● **Work request**: Reproduce all the entries beneath this sentence exactly.
--- --- ---
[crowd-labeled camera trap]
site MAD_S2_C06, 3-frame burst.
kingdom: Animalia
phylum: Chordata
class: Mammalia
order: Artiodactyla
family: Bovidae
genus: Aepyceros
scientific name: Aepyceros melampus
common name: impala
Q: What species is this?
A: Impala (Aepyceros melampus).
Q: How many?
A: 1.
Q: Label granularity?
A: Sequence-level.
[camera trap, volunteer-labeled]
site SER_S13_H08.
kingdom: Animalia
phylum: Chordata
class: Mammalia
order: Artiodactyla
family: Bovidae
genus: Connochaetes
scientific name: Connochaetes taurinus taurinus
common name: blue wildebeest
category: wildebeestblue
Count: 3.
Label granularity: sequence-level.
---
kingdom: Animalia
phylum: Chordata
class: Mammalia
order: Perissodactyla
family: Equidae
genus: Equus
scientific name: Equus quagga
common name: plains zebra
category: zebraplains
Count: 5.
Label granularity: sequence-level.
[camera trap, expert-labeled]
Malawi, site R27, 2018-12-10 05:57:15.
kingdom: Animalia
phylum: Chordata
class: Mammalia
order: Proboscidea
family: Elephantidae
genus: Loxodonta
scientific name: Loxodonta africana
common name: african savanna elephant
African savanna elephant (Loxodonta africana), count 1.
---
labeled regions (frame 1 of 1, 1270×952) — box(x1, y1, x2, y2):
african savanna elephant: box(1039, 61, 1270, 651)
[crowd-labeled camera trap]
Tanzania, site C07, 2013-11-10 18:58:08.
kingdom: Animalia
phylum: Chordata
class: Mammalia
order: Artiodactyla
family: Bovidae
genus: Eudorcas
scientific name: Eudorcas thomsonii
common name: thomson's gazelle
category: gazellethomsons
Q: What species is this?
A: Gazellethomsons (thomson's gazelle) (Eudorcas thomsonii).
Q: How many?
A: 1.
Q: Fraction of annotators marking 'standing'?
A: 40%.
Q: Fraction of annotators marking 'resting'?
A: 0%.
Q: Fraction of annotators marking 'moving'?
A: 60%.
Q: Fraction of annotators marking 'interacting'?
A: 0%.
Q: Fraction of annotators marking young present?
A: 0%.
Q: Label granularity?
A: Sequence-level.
--- --- ---
● **Output for this exercise**:
[crowd-labeled camera trap]
site MAD_S2_C06, 3-frame burst.
kingdom: Animalia
phylum: Chordata
class: Mammalia
order: Artiodactyla
family: Bovidae
genus: Aepyceros
scientific name: Aepyceros melampus
common name: impala
Q: What species is this?
A: Impala (Aepyceros melampus).
Q: How many?
A: 1.
Q: Label granularity?
A: Sequence-level.
[camera trap, volunteer-labeled]
site SER_S13_H08.
kingdom: Animalia
phylum: Chordata
class: Mammalia
order: Artiodactyla
family: Bovidae
genus: Connochaetes
scientific name: Connochaetes taurinus taurinus
common name: blue wildebeest
category: wildebeestblue
Count: 3.
Label granularity: sequence-level.
---
kingdom: Animalia
phylum: Chordata
class: Mammalia
order: Perissodactyla
family: Equidae
genus: Equus
scientific name: Equus quagga
common name: plains zebra
category: zebraplains
Count: 5.
Label granularity: sequence-level.
[camera trap, expert-labeled]
Malawi, site R27, 2018-12-10 05:57:15.
kingdom: Animalia
phylum: Chordata
class: Mammalia
order: Proboscidea
family: Elephantidae
genus: Loxodonta
scientific name: Loxodonta africana
common name: african savanna elephant
African savanna elephant (Loxodonta africana), count 1.
---
labeled regions (frame 1 of 1, 1270×952) — box(x1, y1, x2, y2):
african savanna elephant: box(1039, 61, 1270, 651)
[crowd-labeled camera trap]
Tanzania, site C07, 2013-11-10 18:58:08.
kingdom: Animalia
phylum: Chordata
class: Mammalia
order: Artiodactyla
family: Bovidae
genus: Eudorcas
scientific name: Eudorcas thomsonii
common name: thomson's gazelle
category: gazellethomsons
Q: What species is this?
A: Gazellethomsons (thomson's gazelle) (Eudorcas thomsonii).
Q: How many?
A: 1.
Q: Fraction of annotators marking 'standing'?
A: 40%.
Q: Fraction of annotators marking 'resting'?
A: 0%.
Q: Fraction of annotators marking 'moving'?
A: 60%.
Q: Fraction of annotators marking 'interacting'?
A: 0%.
Q: Fraction of annotators marking young present?
A: 0%.
Q: Label granularity?
A: Sequence-level.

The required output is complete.